Further appetizers and a couple more pitchers of vino later, the first entree arrived, a T-bone steak the size of home plate and every bit as thick. To say it was huge is understatement. It weighed more than some pets I’ve had. The beef had obviously been cooked over an incredibly hot fire because its juices flooded the plate at the first cut. Our Culinary Institute meat-lover judged it one of the best pieces of beef he’d had in ages — until he tasted what I’d ordered. My cut was a loin steak, dinner plate-sized and covered with a thick carpet of truffles. It was beyond good. In fact my New York tablemates let me know that my moaning sounds were attracting attention. Apparently Slovenians are unaccustomed to Southerners expressing their appreciation for the thrill of the grill.

While my steak was, by consensus, the evening’s piece de resistance, the red snapper that made an appearance at our table was definitely the most dramatic of entrees. Split and flattened with the head still attached, it was food that looks back at you. Judging from the bass I’ve caught, I’d guess it weighed in at something like 8 pounds (Not that I’ve had a lot of experience catching 8-pound bass). One of the classically-trained chefs eloquently observed, in the argot of her trade, “Man, it’s really got a butt-load of salt on it, not that I’m complaining.” Far from it, we all disassembled the snapper like trained ichthyologists and ate it every morsel with absolute abandon.

No, there wasn’t any wild boar on the menu that night, nor goat, nor lamb.

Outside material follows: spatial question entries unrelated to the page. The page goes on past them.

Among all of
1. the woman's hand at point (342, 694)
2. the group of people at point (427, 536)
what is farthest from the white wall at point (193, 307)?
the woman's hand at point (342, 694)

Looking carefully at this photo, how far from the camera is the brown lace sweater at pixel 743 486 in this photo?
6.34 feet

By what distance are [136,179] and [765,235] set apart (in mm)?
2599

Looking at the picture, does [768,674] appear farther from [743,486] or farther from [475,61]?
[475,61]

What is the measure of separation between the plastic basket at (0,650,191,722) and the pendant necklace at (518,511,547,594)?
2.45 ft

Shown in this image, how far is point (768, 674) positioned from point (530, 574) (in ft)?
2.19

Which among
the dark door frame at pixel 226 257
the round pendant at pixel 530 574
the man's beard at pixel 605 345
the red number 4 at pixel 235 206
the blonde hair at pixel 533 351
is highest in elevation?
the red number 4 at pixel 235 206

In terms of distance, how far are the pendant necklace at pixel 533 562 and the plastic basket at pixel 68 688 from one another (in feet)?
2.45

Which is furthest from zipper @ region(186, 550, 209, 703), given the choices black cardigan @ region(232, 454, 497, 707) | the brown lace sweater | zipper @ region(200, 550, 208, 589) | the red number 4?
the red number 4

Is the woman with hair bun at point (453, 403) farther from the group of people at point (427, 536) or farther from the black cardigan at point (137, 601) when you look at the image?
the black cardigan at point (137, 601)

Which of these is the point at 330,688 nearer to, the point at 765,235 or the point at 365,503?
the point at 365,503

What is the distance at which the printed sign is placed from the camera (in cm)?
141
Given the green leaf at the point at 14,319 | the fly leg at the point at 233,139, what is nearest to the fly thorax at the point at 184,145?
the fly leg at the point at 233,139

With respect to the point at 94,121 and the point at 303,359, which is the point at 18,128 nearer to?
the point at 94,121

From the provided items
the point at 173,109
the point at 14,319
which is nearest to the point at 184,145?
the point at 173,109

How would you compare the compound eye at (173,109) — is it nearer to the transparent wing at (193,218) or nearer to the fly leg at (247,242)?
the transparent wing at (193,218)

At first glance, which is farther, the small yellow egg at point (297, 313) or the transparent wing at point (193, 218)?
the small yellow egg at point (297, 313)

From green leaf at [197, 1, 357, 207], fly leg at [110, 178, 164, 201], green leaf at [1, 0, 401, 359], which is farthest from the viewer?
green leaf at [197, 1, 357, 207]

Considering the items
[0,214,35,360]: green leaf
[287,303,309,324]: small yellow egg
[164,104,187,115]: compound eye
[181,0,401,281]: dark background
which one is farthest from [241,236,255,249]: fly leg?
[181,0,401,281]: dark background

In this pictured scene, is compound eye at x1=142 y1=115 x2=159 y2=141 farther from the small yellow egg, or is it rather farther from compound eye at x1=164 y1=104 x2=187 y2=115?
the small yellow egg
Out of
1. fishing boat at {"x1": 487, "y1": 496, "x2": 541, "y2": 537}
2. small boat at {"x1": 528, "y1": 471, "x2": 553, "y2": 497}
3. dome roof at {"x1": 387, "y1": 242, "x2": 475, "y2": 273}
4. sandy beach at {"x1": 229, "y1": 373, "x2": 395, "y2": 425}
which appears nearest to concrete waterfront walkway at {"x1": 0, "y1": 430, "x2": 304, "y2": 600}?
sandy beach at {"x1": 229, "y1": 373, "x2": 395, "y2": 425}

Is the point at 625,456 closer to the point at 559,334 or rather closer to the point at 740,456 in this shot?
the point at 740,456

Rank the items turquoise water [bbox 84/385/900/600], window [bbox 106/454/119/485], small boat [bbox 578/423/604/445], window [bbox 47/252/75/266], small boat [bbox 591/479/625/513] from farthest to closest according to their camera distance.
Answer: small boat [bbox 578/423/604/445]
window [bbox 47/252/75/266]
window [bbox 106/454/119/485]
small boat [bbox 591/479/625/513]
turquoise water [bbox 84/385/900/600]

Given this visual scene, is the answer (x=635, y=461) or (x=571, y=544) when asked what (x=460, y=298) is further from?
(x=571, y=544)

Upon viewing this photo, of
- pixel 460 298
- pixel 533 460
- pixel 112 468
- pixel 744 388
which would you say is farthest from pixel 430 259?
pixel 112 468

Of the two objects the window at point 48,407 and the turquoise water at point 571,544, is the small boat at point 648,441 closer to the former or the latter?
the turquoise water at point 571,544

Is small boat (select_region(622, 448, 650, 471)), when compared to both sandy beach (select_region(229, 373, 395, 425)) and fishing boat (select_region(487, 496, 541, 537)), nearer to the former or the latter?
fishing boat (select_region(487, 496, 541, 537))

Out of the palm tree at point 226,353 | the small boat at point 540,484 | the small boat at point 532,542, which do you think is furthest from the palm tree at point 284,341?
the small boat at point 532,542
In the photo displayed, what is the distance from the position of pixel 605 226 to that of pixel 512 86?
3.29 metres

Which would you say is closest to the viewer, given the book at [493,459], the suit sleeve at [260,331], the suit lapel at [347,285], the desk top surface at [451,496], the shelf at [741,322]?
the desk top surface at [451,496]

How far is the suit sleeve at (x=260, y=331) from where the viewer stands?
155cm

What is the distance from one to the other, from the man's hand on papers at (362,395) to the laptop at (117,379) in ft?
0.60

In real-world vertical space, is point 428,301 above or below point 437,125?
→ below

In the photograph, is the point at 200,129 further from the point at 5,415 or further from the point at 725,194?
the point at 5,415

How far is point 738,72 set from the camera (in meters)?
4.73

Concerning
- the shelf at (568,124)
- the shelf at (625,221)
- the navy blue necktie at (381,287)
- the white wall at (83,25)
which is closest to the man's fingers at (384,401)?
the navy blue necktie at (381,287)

Appetizers, entrees, wine and vegetables (grilled, of course) are based strictlyh on seasonal availability. And that was fine with me. Good fresh seafood, expertly prepared, is about as good as it gets, especially if it’s followed by fresh blueberry strudel and a tray of flavored grappa, one of them made from freshly picked blackberries. In my view, barbecue is a universal that spans language and ethnic origin. Some of you might argue that I’m off-topic and what I ate in Slovenia has got nothing to do with barbecue, but when coals, craft and first-rate ingredients come together using traditional grilling methods, if it ain’t strictly cue, I don’t care.

So long as you save me a place at the table.

Got Gas?

June 27, 2008

Carl Rothrock, my friend from Greenville, N.C., was telling the Road Hog about how good the barbecue was at Boss Hogs (Boss Hog’s Backyard Barbecue 1534 E. 14th St. Greenville 252-758-8880; ) “They cook on charcoal. And The Skylite Inn (Route 3, Ayden, 252-746-4113) and Bum’s (115 E. Third Street, 919-746-6880) cook on wood, but everyone else down east has gone to gas or electric,” he said.

I wrote back to him “I’m finding as much gas-fired cue as you are. My favorite place in Lexington went over to gas. But I’ve recently made an interesting discovery: Gas- and electric-cook cue can approximate decent barbecue. Check out BBQ & Ribs. Co. in Graham (501 S Main St Graham, N.C.; 336-223-9880) though their ribs are better than their cue. And people swear by the pulled pork from Kingstree, South Carolina, which has a peppery vinegar-based sauce. They’ll also swear that it’s cooked over coals, but poke around the perimeter and you’ll find a natural gas tank, and owners will tell you truth when asked directly. I was flabbergasted a few years ago to find that one of my favorite places in Greensboro cooks over gas: Country Barbecue Country Barbecue (4012 West Wendover Ave., Greensboro, N.C.; 336-292-3557). Their trick, I was told when I called the restaurant, is to use lots of hickory chips and to cook the pork low and slow over some sort of artificial coals, so that the fat hits the fire. What I wonder is with the price of natural gas climbing if people won’t go back to good old fashioned hickory logs.”

Know where they’re “cooking on gas” and the cue is good? Or is the idea of any cue not cooked over coals an abomination?